# Rusty Knife



## Mudshark (Feb 8, 2009)

Rusty knife - this is what happens when you scrape boat hulls in the salt water with them!


----------



## JustMe (Apr 17, 2009)

A guy I know who went down and bought some used cars from the U.S. - I think he went down around Florida for some - told me that cars from the East Coast were rusted more than from the West Coast (or was it vice versa(?)).


----------



## wnybassman (May 9, 2008)

JustMe said:


> A guy I know who went down and bought some used cars from the U.S. - I think he went down around Florida for some - told me that cars from the East Coast were rusted more than from the West Coast (or was it vice versa(?)).


Our east coast cars are FAR more rusted, that's for sure. We pour the salt on the roads like it's going out of style.


----------



## JustMe (Apr 17, 2009)

wnybassman said:


> Our east coast cars are FAR more rusted, that's for sure. We pour the salt on the roads like it's going out of style.


He was meaning he thought the east coast salt water was a fair amount more corrosive, as he picked up some 2-3 year old cars from down Florida ways (and maybe Texas?).

But, a discussion forum answer to a question about corrosion in west coast boats vs. east coast boats (and cars) from around New Jersey:

_The vehicle rust is more due to the salt used on the roads. The Pacific ocean is slightly less salty and cooler and lower oxygen concentration than the Atlantic, so it should be a bit easier on boats. I still wouldn't look at a boat differently though as maintenance and storage methods (or lack thereof) are going to be most important._


----------



## Tim0282 (Jan 8, 2008)

Spray a bunch of WD40 on that knife and get the rust off that poor thing.


----------



## cdwoodcox (Jan 3, 2011)

Tim0282 said:


> Spray a bunch of WD40 on that knife and get the rust off that poor thing.


That knife is toast. Once they rust so far and get pitted on the end trash them.

I actually dry all my knifes with a towel to keep them from rusting.


----------



## Tim0282 (Jan 8, 2008)

It would just look better.
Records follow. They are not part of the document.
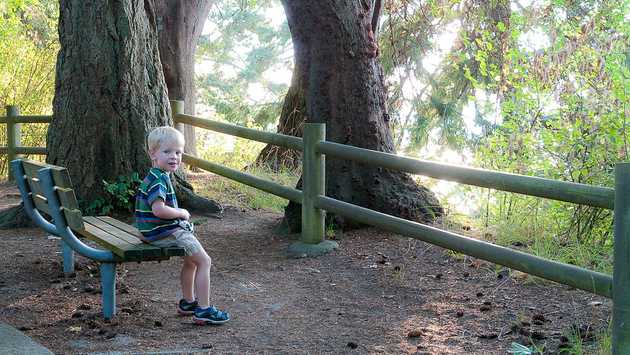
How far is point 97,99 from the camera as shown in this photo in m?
8.73

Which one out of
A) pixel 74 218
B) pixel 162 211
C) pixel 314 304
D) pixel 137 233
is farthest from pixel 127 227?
pixel 314 304

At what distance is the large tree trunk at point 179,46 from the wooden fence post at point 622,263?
9.27 meters

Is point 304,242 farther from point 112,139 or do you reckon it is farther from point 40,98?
point 40,98

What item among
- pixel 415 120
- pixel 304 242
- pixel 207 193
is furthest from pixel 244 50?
pixel 304 242

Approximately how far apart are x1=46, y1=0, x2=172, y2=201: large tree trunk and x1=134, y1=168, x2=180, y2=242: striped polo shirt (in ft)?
11.4

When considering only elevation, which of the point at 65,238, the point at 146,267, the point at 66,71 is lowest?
the point at 146,267

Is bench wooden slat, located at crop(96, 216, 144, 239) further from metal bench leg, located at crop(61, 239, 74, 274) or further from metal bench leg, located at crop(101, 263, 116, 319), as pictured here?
metal bench leg, located at crop(61, 239, 74, 274)

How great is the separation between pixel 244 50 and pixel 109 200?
30.6 meters

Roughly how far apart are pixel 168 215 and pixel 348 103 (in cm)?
334

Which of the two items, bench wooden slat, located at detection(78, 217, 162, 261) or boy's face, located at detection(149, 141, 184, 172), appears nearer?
bench wooden slat, located at detection(78, 217, 162, 261)

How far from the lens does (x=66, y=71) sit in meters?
8.83

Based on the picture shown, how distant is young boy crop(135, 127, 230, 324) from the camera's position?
536 centimetres

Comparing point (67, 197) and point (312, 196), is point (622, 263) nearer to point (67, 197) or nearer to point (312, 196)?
point (67, 197)

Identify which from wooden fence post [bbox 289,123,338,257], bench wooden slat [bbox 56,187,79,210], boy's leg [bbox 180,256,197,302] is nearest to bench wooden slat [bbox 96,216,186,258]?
boy's leg [bbox 180,256,197,302]
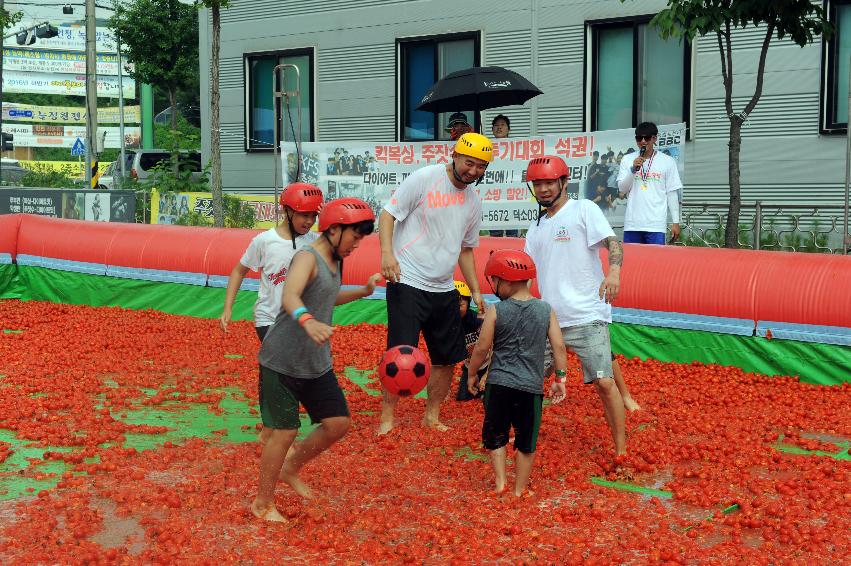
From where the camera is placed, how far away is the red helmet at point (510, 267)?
265 inches

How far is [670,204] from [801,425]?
424cm

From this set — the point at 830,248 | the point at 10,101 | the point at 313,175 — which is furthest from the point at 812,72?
the point at 10,101

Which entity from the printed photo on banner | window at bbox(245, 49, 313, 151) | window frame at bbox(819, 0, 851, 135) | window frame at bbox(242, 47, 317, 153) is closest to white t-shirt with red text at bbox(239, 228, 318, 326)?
window frame at bbox(819, 0, 851, 135)

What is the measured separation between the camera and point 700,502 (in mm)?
6711

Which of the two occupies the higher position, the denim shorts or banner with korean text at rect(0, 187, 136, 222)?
banner with korean text at rect(0, 187, 136, 222)

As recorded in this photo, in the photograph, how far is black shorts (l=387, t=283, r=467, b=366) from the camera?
320 inches

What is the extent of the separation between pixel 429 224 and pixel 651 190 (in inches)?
202

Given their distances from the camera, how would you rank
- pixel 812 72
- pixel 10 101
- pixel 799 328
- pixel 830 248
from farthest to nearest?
pixel 10 101 → pixel 812 72 → pixel 830 248 → pixel 799 328

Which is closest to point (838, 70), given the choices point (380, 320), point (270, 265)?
point (380, 320)

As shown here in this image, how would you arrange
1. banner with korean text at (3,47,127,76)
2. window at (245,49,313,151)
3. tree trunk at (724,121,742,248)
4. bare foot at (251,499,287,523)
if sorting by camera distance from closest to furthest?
bare foot at (251,499,287,523) < tree trunk at (724,121,742,248) < window at (245,49,313,151) < banner with korean text at (3,47,127,76)

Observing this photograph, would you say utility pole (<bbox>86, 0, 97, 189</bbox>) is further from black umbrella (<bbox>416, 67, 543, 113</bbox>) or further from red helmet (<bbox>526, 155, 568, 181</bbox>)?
red helmet (<bbox>526, 155, 568, 181</bbox>)

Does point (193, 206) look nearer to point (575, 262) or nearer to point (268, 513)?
point (575, 262)

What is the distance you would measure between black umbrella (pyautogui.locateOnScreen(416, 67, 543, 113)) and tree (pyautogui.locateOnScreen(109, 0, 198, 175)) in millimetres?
32145

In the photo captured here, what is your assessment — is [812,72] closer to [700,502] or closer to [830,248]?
[830,248]
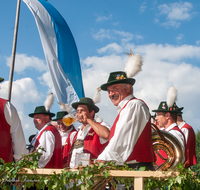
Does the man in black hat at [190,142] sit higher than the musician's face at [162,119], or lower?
lower

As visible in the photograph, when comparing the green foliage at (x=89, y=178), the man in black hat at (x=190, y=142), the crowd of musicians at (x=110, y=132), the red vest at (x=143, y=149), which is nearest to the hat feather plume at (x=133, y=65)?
the crowd of musicians at (x=110, y=132)

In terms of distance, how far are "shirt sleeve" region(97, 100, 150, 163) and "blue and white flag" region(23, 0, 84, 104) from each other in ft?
16.8

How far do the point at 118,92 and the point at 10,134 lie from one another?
148cm

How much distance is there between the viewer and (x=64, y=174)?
184 cm

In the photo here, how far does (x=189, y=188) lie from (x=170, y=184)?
0.45 feet

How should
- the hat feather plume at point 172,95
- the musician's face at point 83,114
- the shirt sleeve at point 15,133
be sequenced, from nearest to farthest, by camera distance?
the shirt sleeve at point 15,133 → the musician's face at point 83,114 → the hat feather plume at point 172,95

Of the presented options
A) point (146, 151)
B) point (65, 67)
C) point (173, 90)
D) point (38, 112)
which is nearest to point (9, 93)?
point (38, 112)

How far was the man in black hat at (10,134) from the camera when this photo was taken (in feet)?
10.4

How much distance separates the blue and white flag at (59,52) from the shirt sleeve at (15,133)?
14.0ft

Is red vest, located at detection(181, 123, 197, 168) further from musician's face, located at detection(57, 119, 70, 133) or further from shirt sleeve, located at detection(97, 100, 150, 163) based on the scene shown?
shirt sleeve, located at detection(97, 100, 150, 163)

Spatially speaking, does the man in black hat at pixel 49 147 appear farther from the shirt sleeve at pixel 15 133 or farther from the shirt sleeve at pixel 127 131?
the shirt sleeve at pixel 127 131

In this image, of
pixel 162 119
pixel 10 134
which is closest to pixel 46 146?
pixel 10 134

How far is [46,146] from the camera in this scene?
436cm

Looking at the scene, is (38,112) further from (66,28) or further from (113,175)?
(66,28)
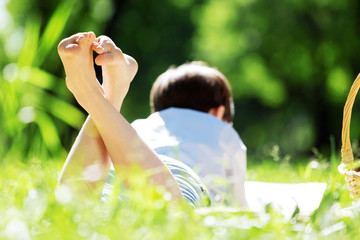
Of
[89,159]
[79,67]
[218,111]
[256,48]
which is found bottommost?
[89,159]

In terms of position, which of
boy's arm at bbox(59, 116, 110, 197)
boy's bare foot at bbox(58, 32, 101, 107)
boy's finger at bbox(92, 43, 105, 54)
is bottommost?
boy's arm at bbox(59, 116, 110, 197)

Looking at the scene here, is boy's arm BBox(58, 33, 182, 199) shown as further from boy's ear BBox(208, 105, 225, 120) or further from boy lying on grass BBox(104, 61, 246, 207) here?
boy's ear BBox(208, 105, 225, 120)

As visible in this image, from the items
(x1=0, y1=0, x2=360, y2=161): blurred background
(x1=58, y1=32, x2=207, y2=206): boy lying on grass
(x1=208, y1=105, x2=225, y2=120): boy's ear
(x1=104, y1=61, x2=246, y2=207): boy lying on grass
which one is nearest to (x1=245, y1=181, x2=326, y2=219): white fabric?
(x1=104, y1=61, x2=246, y2=207): boy lying on grass

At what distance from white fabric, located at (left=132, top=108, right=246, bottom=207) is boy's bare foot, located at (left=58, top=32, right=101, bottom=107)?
57cm

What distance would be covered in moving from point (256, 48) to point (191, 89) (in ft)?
29.6

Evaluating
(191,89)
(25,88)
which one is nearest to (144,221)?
(25,88)

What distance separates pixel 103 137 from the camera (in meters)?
1.66

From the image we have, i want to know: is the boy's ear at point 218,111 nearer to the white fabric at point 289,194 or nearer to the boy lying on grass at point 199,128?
the boy lying on grass at point 199,128

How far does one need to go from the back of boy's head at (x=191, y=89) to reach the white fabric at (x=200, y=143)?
0.15 m

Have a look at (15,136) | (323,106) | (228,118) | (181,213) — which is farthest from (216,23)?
(181,213)

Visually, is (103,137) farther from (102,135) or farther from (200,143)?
(200,143)

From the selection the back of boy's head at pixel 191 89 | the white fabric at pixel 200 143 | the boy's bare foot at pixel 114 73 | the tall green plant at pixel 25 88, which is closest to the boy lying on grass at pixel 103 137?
the boy's bare foot at pixel 114 73

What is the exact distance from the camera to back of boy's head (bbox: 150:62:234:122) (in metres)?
2.77

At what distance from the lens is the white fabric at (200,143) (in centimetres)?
231
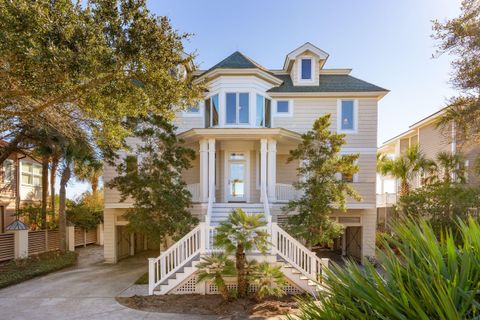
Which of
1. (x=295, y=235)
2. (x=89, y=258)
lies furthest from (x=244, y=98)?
(x=89, y=258)

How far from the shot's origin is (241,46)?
14.0m

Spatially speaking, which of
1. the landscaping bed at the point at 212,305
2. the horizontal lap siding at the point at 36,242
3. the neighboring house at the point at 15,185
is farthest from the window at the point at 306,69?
the neighboring house at the point at 15,185

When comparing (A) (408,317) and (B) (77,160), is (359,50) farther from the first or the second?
(B) (77,160)

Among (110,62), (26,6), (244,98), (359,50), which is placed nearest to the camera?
(26,6)

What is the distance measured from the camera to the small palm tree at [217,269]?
263 inches

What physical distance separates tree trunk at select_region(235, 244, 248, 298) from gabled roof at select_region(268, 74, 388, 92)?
827cm

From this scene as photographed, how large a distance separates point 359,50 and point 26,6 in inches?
421

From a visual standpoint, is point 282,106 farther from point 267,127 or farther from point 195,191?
point 195,191

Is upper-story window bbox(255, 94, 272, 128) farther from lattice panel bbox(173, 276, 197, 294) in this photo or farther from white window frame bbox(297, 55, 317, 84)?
lattice panel bbox(173, 276, 197, 294)

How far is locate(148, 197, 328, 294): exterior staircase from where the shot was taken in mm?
7629

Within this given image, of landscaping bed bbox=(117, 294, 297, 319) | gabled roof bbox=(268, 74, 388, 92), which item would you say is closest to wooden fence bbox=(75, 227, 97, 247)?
landscaping bed bbox=(117, 294, 297, 319)

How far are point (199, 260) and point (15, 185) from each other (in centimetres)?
1500

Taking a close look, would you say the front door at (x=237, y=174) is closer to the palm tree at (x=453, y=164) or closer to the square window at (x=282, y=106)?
the square window at (x=282, y=106)

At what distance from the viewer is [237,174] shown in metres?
13.1
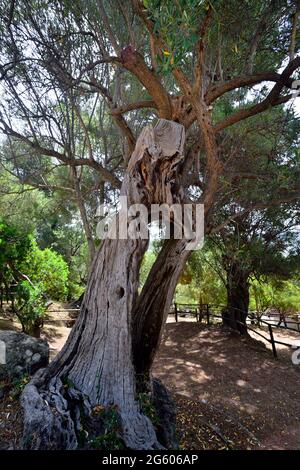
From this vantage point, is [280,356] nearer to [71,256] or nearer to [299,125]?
[299,125]

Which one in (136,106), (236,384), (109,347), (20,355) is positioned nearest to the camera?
(109,347)

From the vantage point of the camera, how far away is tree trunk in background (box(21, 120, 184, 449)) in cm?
215

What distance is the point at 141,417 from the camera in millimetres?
2428

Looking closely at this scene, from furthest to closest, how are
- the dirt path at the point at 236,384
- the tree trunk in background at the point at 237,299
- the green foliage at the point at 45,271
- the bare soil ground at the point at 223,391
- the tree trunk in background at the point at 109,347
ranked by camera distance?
the tree trunk in background at the point at 237,299, the green foliage at the point at 45,271, the dirt path at the point at 236,384, the bare soil ground at the point at 223,391, the tree trunk in background at the point at 109,347

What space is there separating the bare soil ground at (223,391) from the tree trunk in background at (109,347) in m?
0.38

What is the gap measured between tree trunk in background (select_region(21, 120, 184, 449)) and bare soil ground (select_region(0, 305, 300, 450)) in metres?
0.38

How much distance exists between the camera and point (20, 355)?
304 cm

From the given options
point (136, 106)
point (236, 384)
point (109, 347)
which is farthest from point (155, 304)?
point (236, 384)

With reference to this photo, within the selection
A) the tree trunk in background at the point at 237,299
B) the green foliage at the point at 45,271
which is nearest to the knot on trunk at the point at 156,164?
the green foliage at the point at 45,271

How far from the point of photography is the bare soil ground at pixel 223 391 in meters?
3.10

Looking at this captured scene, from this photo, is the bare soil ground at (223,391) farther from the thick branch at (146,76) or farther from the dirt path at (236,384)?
the thick branch at (146,76)

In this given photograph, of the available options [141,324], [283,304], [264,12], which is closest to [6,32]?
[264,12]

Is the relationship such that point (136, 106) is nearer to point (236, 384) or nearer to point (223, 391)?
point (223, 391)

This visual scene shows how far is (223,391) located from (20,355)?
3591mm
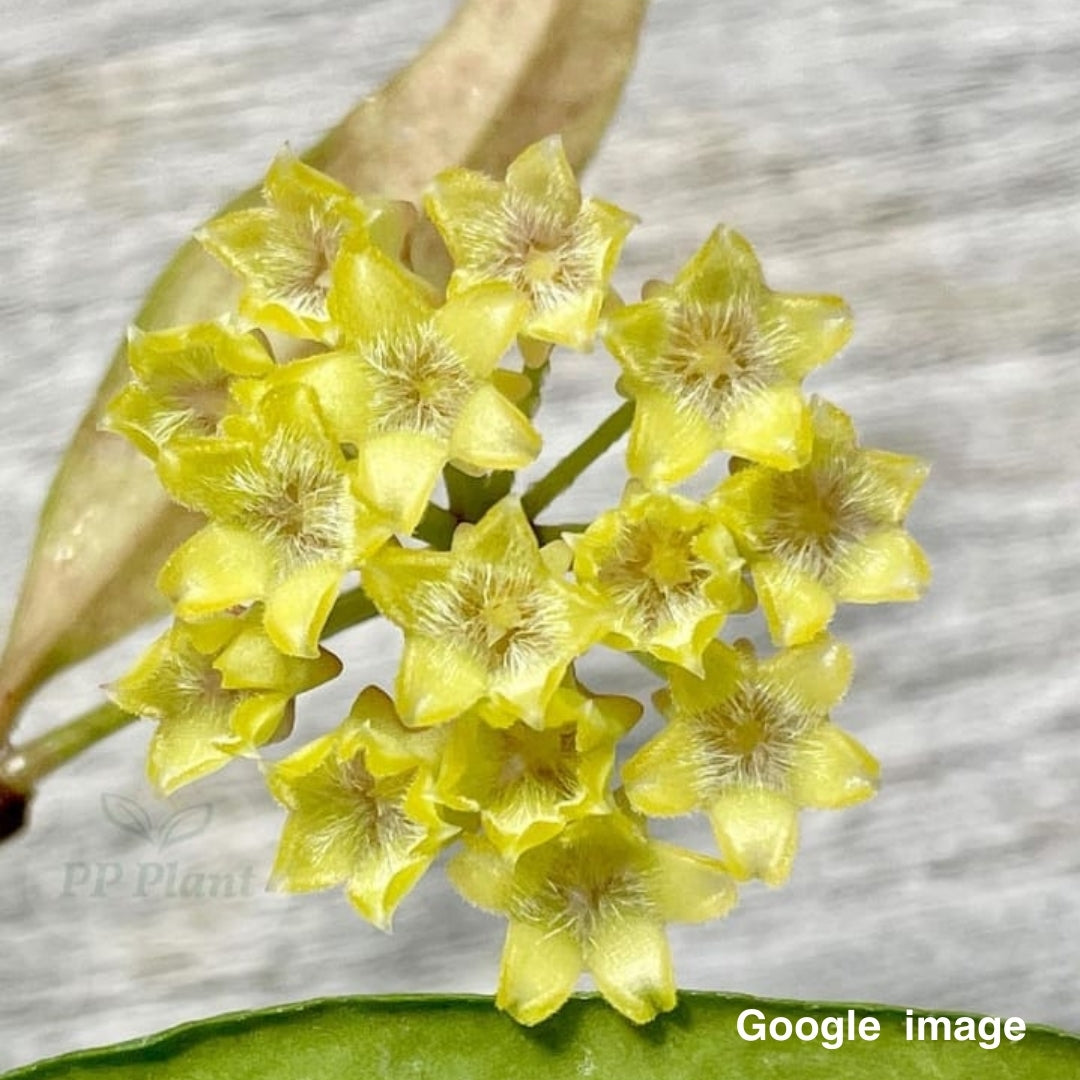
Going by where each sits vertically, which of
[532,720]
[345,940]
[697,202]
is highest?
[697,202]

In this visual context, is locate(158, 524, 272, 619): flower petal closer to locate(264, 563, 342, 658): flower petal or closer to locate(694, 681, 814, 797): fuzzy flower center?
locate(264, 563, 342, 658): flower petal

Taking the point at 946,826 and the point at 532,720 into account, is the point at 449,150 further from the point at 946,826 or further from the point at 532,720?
the point at 946,826

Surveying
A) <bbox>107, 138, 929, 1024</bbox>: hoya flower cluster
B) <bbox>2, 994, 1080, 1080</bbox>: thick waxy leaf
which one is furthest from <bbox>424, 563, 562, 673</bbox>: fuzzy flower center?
<bbox>2, 994, 1080, 1080</bbox>: thick waxy leaf

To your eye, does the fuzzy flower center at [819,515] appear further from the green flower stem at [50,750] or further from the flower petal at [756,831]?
the green flower stem at [50,750]

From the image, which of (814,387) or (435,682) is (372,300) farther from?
(814,387)

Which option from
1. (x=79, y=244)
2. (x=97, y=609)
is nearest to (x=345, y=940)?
(x=97, y=609)

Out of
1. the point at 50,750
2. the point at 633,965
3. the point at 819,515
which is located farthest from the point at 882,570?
the point at 50,750
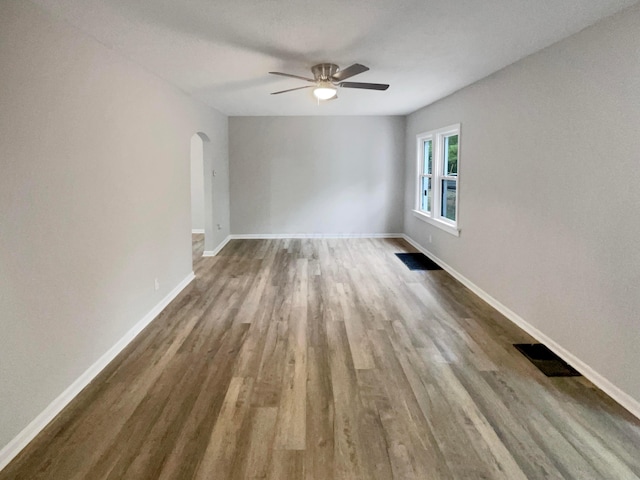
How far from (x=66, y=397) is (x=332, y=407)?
5.41 ft

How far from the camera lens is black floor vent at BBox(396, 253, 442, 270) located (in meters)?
6.13

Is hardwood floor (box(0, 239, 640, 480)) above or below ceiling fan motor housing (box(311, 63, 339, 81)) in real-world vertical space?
below

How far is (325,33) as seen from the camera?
118 inches

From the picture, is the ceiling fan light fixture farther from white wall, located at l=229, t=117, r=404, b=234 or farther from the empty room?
white wall, located at l=229, t=117, r=404, b=234

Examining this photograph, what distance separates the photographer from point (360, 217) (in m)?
8.62

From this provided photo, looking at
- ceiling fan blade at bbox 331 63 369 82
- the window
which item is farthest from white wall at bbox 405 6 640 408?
ceiling fan blade at bbox 331 63 369 82

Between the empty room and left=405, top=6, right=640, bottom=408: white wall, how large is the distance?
0.06 feet

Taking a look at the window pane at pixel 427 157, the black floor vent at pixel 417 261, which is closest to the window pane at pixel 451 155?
the window pane at pixel 427 157

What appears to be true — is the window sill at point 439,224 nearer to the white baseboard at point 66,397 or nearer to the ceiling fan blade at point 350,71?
the ceiling fan blade at point 350,71

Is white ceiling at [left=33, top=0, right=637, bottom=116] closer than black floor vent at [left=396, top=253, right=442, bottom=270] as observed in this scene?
Yes

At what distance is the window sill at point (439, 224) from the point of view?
5.61m

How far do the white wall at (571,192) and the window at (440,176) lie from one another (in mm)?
1198

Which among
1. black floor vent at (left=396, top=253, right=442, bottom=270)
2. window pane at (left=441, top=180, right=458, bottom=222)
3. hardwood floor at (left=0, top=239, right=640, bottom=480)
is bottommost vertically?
hardwood floor at (left=0, top=239, right=640, bottom=480)

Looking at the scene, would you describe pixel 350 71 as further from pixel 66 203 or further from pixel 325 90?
pixel 66 203
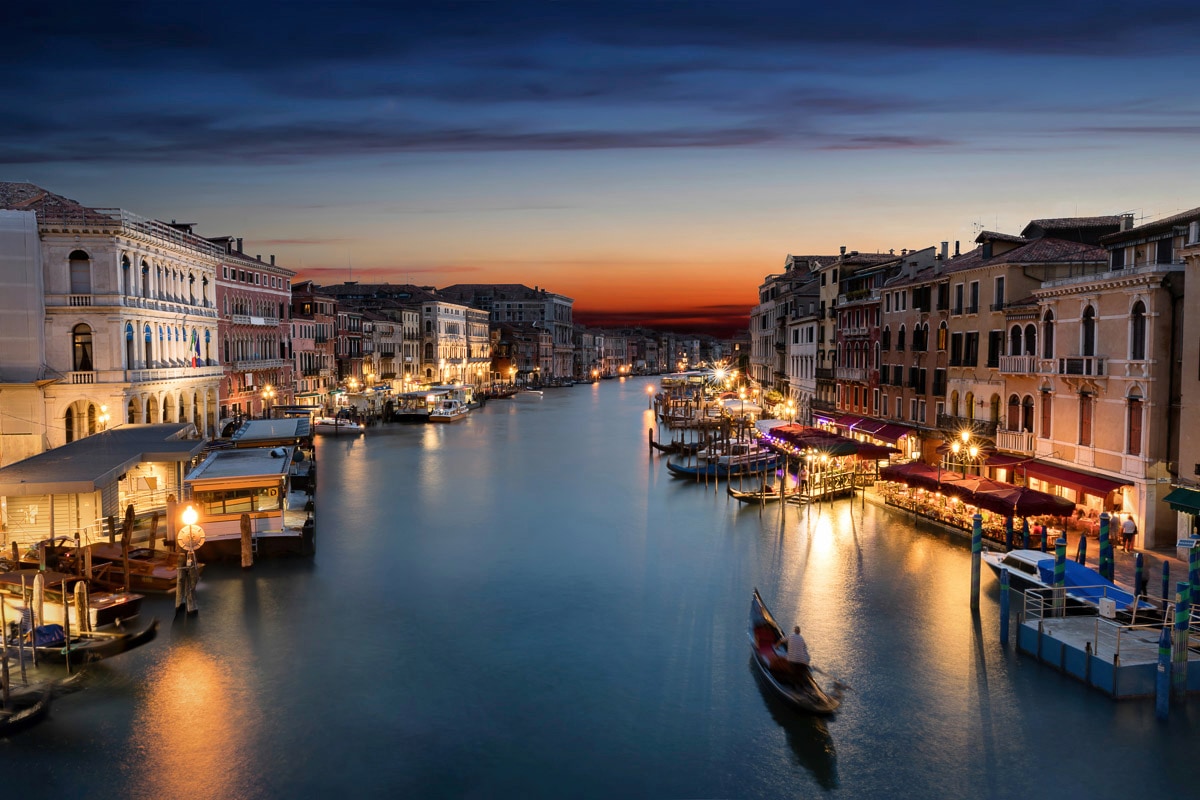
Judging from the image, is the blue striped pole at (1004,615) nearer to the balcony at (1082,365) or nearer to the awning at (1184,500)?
the awning at (1184,500)

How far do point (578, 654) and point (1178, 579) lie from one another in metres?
11.1

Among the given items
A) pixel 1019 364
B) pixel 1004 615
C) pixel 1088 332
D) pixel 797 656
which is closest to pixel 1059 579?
pixel 1004 615

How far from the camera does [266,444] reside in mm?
30562

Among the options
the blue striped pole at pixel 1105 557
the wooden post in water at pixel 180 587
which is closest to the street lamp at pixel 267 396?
the wooden post in water at pixel 180 587

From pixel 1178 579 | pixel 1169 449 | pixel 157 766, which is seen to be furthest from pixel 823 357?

Not worth anything, just looks.


----------



## wnybassman (May 9, 2008)

cdwoodcox said:


> I actually dry all my knifes with a towel to keep them from rusting.



Me too.


----------



## Tim0282 (Jan 8, 2008)

I have never had a knife rust. Never get them wet with water. Scrape them clean before I put them away and tomorrow they are back to work, clean as a :whistling2:.


----------



## boco (Oct 29, 2010)

A clean tool is a happy tool.


----------



## moore (Dec 2, 2010)

yep..A clean tool is the sign of a sick mind..


----------



## SlimPickins (Aug 10, 2010)

When I'm told to clean my tool, I run and do it pronto.:whistling2:


----------



## Mudshark (Feb 8, 2009)

cdwoodcox said:


> That knife is toast. Once they rust so far and get pitted on the end trash them.
> 
> I actually dry all my knifes with a towel to keep them from rusting.


You are right CD  edge has some pits and keeping this one for a floor scraper and for taking more barnacles and mussels off boat hulls. It did clean up pretty good with a sponge sander though. Finished with vegetable oil wipedown.


----------



## wnybassman (May 9, 2008)

Mudshark said:


> Finished with vegetable oil wipedown.


TMI :whistling2:


----------



## E.K Taper (Jun 15, 2011)

Mudshark said:


> Rusty knife - this is what happens when you scrape boat hulls in the salt water with them!


Haha looks like the knife I use to scrape ice from the windscreen


----------



## carpentaper (Feb 28, 2009)

SlimPickins said:


> When I'm told to clean my tool, I run and do it pronto.:whistling2:


i probably have more experience cleaning my tool than anything else.


----------



## joepro0000 (Jun 14, 2008)

some sand paper will cure it!


----------



## cazna (Mar 28, 2010)

Im like the capt and live by the coast so its all stainless, Carbon or blue steel rusts up over night, But one spray of lanox stops that.


----------